Sarah is a Biblical personality, originally named Sarai, she was the wife of Abraham and bore him a child in his old age, and had a beauty so great that not even national leaders could ignore it.

If you don't believe in Biblical infallibility (or even if you do), then there is a very large case to be made for looking at Sarah's life through a different view than the traditional one. Specifically one can easily make a case for a youthful Sarah, which makes a lot more sense than an elderly one.

Sarah is traditionally seen as this paradox of a figure that is an extremely elderly woman, far too old to bear children, yet at the same time she is also so beautiful that she attracts the attention of national leaders.

The paradox is basically one of traditional translations being held up even when they don't make sense and there are more sensible ways to translate the text. Every instance of Sarah being referred to as old could have also been translated as her husband being old instead¹, in fact this is much more likely due to the fact that the bible always put far more focus on the men in the stories than it did on the women. The bible usually didn't say much about the women at all, just little tidbits here and there.

Genesis chapter 17 is one spot where people like to point and say that it says Sarah is ninety years old. But the only problem is that it does not say that, in context the number is tossed out during a conversation Abraham is having with God about him and Sarai having a child together. Let's examine the text ourselves, this text is from The NIV bible, but appears essentially unchanged in most modern translations.

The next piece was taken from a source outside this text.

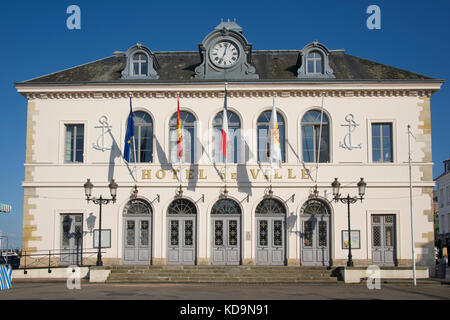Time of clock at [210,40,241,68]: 7:01
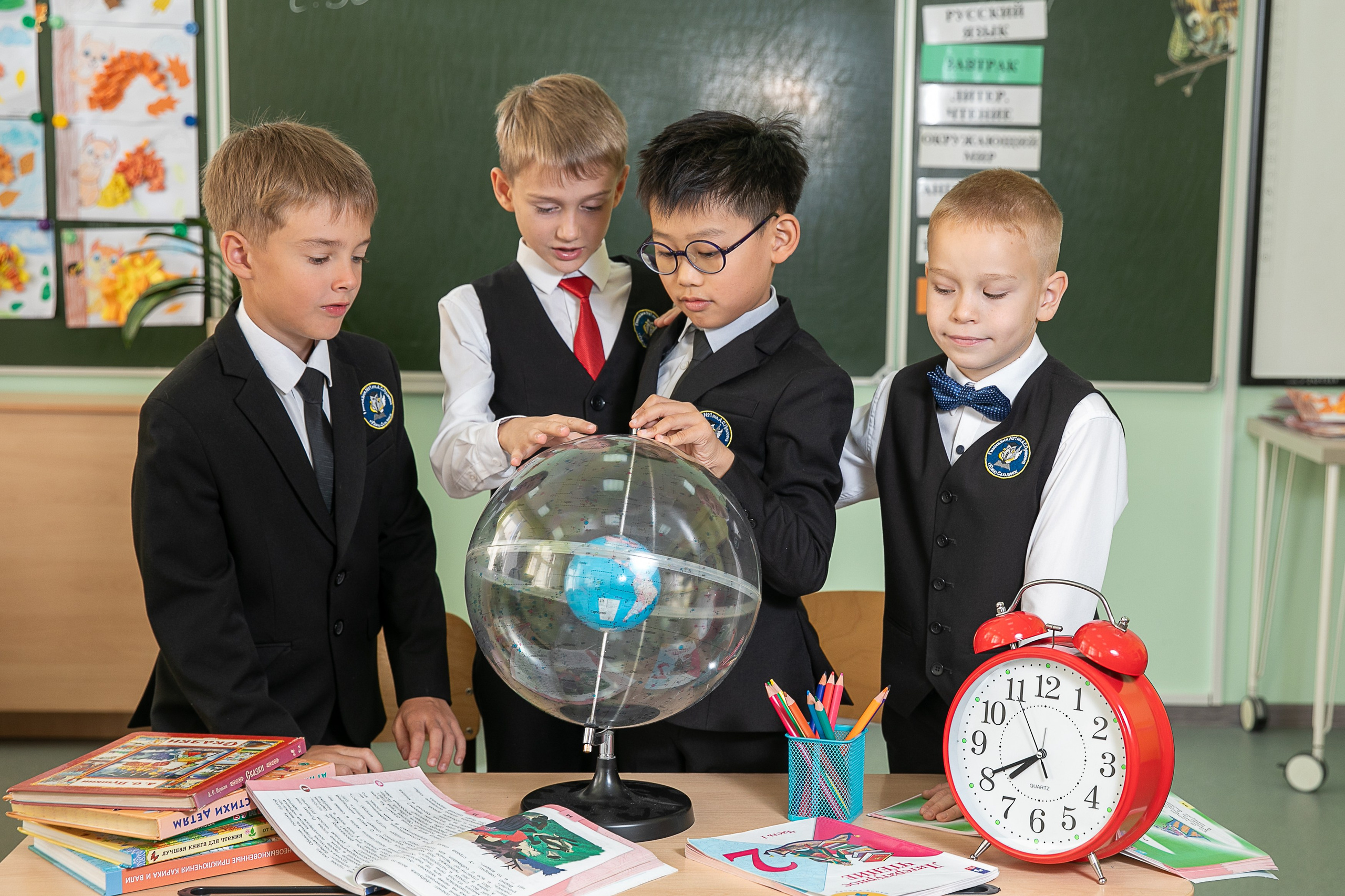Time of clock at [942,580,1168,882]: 7:40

Abraham fell facedown; he laughed and said to himself, "Will a son be born to a man a hundred years old? Will Sarah bear a child at the age of ninety?"

You see my dear readers, this is what one might refer to as sarcasm. He is laughing when he says it.

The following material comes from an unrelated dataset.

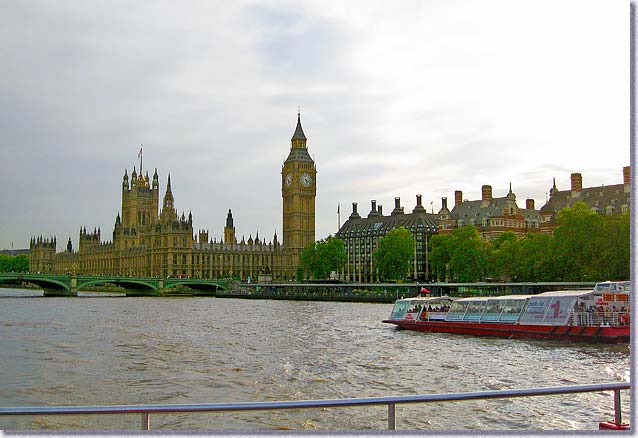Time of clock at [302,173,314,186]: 5:18
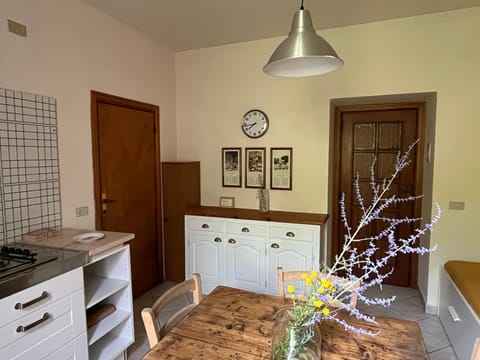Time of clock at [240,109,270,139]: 7:43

We are later given an extremely elderly age of death for Sarah, but many people don't put a lot of faith in the extreme ages assigned to the people living in the first few books of the bible, and there is also the simple possibility that the death age given was an extrapolation derived from the sarcastic age of ninety. The bible normally doesn't give ages for women at all, Sarah even being given an age, or age of death is an exception to the rule, which adds to the case that the death age later in Genesis was an extrapolation.

What is logically required for the story to be taken literally, as written, and including the death age given later in Genesis? Well, what that requires is for Sarah to be possessed of supernatural beauty, appearing as a young woman even as she finished out her 9th decade. Could God have done that? Why certainly, but it wasn't mentioned, and that is a fairly large detail to omit from the story. It is is a continual miracle that lasted for many decades, and it is something that doesn't really have a lot of precedent.

1. In many translations there will be an alternate translation in the footnotes which will instead put the focus on her husband's age rather than hers. More specifically it is several cases of "bearing a child in her husband's old age". This is actually the primary text in some translations.